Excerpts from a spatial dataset
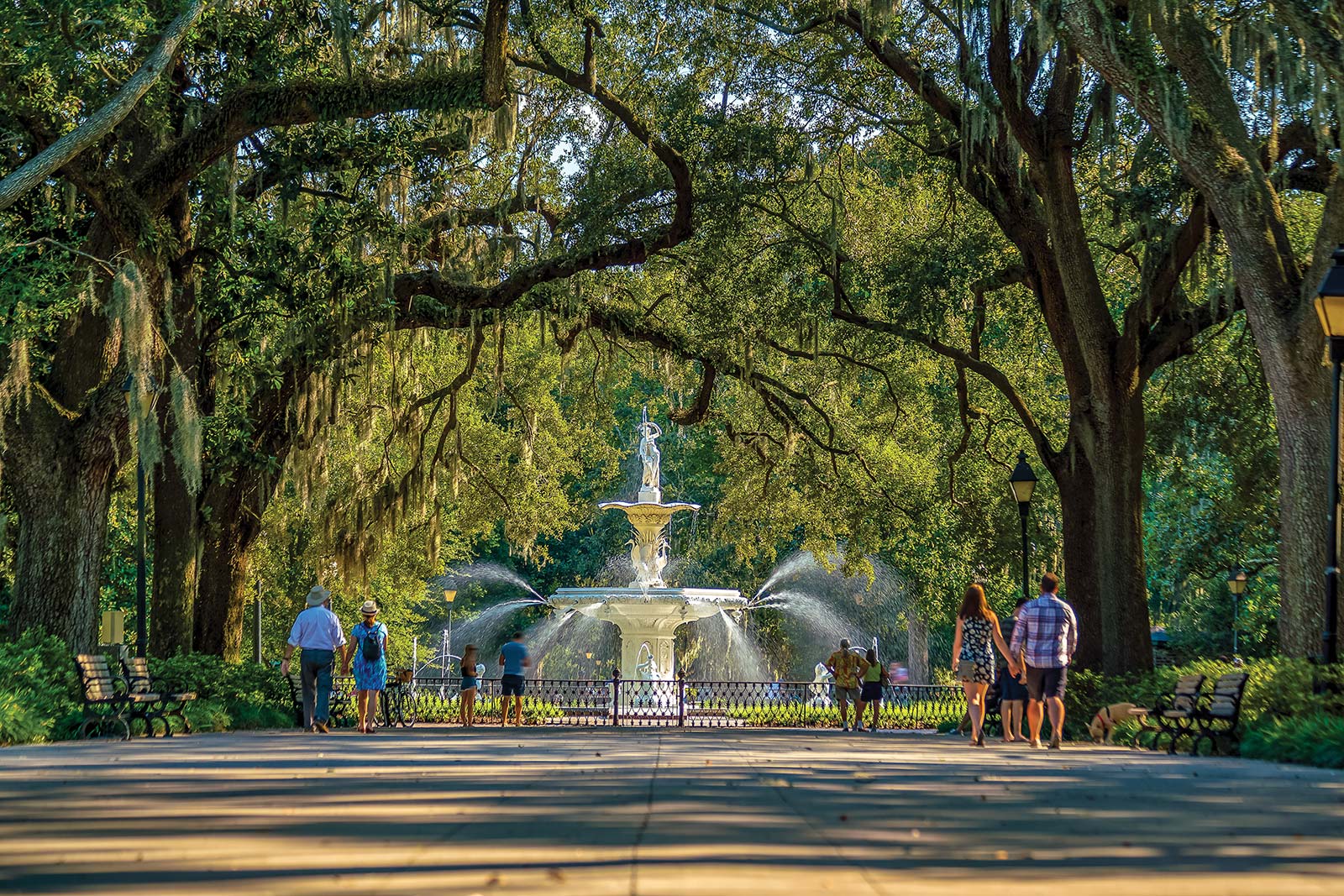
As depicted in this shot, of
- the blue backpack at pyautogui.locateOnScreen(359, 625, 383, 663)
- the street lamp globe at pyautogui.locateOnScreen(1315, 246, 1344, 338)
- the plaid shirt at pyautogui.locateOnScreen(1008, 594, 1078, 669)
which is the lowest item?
the blue backpack at pyautogui.locateOnScreen(359, 625, 383, 663)

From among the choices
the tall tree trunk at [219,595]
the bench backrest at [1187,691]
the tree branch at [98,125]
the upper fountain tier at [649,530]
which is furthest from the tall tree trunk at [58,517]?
the upper fountain tier at [649,530]

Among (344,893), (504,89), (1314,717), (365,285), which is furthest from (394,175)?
(344,893)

### EXERCISE GOAL:
Arrange the lines above as a Markdown table with a Row column for the row number and a Line column for the line itself, skipping blank lines. Leave the pictures out of the table.

### RESPONSE:
| Row | Line |
|---|---|
| 1 | As depicted in this shot, of |
| 2 | - the blue backpack at pyautogui.locateOnScreen(359, 625, 383, 663) |
| 3 | - the street lamp globe at pyautogui.locateOnScreen(1315, 246, 1344, 338) |
| 4 | - the plaid shirt at pyautogui.locateOnScreen(1008, 594, 1078, 669) |
| 5 | which is the lowest item? |
| 6 | the blue backpack at pyautogui.locateOnScreen(359, 625, 383, 663) |
| 7 | From among the choices |
| 8 | the tall tree trunk at [219,595] |
| 9 | the bench backrest at [1187,691] |
| 10 | the tree branch at [98,125] |
| 11 | the upper fountain tier at [649,530] |
| 12 | which is furthest from the tall tree trunk at [58,517]? |
| 13 | the upper fountain tier at [649,530] |
| 14 | Among (344,893), (504,89), (1314,717), (365,285), which is furthest from (394,175)? |
| 15 | (344,893) |